The first elements of the sequences should show a random scatter of the points.  Figure one shows a random scatter of points to a circle.

 

 

Random scatter of 312 points on a circle

                      

This is the scatter part of the scatter / gather methods. The gather part is generally either:

 

1)      take two points randomly and evaluate the “nearness’ between the two corresponding documents and use this metric to move the two points a little closer or further apart on the circle.

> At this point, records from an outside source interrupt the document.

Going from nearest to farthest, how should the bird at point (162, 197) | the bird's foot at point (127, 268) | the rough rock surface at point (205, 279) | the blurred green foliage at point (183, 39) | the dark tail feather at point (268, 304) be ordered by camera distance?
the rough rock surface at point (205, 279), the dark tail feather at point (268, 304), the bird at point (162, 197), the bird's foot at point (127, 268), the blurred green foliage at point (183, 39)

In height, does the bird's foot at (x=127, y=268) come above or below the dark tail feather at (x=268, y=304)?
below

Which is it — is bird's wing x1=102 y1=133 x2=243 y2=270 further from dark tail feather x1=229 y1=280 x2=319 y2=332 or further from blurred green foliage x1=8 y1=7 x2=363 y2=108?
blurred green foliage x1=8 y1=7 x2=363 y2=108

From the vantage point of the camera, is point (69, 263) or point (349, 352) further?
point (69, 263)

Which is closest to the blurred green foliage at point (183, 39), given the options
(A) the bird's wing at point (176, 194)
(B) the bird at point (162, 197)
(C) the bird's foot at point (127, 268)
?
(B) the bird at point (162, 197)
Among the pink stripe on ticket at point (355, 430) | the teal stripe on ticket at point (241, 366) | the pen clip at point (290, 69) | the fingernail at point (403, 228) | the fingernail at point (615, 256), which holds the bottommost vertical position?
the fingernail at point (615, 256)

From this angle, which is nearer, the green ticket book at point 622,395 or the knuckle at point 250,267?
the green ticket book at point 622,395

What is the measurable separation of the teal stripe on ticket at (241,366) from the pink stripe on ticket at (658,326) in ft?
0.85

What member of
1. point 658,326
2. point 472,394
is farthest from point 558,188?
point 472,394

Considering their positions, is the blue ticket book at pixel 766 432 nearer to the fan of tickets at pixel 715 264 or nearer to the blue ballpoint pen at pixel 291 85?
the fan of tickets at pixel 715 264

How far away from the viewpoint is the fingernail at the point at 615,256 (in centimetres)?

2)      take a one and a cluster at random and computer the “nearness” between the document and the cluster and move the point closer or further apart from the cluster on the circle.

 

The identification of a cluster is a critical issue, and perhaps this is where we might use some corollary to the CCG visualization.  Again, it is difficult to be specific because there are many different ways to accomplish something.  For example, whereas the first part of a gather process might be purely algorithmic (using the Prueitt voting procedure or the standard cosine measure); the second part might allow the use of visual acuity to select the boundaries of a cluster, and to make a judgment about the topics and themes that are central to that cluster.  Once clusters are identified, then one might ask a user to review a cluster’s conceptual graph and the conceptual graph related to the point. 

 

A question can be posed to the user regarding the “nearness” of the two conceptual graphs.  The answer can then drive the gather process.

 

The question of nearness is problematic unless handled in a grounded fashion.  The grounding that we suggest is Pospelov’s notion of an oppositional scale.  Pospelov has made the conjecture that there are 117 categories of semantic linkage.  The enumeration of a theory of semantic type by Pospelov is conjectured to be language independent, and to be related to the actual linkages that formed when the natural language systems go through the early formative process.  The work of Stu Kauffman on autocatalytic sets establishes one way to justify the notion that semantic linkage in natural language in fact has a specific structure.  Regardless of how one justified an enumerated set of dimensions, semantic linkage must be expressed through degrees of freedom required for each of these dimensions. 

 

The analysis of the previous paragraph implied that the gather part of a scatter / gather method be made on a 117 dimensional sphere.  The notion of nearness is thus specific to those oppositional scales that are seen to be relevant to a comparison such as between two cognitive graphs.  

 

Such comparison is both situational and relative to a point of view.   Thus the indexing of semantic linkage in text collections needs to be vetted by human introspection, and the consequences of this vetting process encoded into some type of compression.  The gather process is exactly such a compression.

 

No matter how the limiting distribution occurs, visual acuity made about distributions in cluster space can reinforce interpretations of the meaning of cluster patterns that are made by the human.  The limiting distribution reveals clusters that need to be validated as a relevant knowledge artifact in context.  Knowledge validation is where we expect to seen formal notion related to Zenkin’s notion of super induction.

 

One requirement for CCG application to number theory is the existence of an infinite sequence of positive integers – generated by the Peano axiom and the imposed property of addition and multiplication.  This sequence serves as an index on sequences of theorems.  The objective of both induction and super induction is to find a way to demonstrate that the truth of an intricate relationship transfers.  The transfer is between secession (Peano axiom), addition and multiplication properties of integers onto an evaluation of truth. 

 

This transfer of evaluation will exist beginning at some point and then continue from that point in the sequence of theorems.  The validated limiting distribution of a gather process has exactly the property we need.  At some point the gather process does not change the clustered patterns.  From this point on the clusters remain invariant.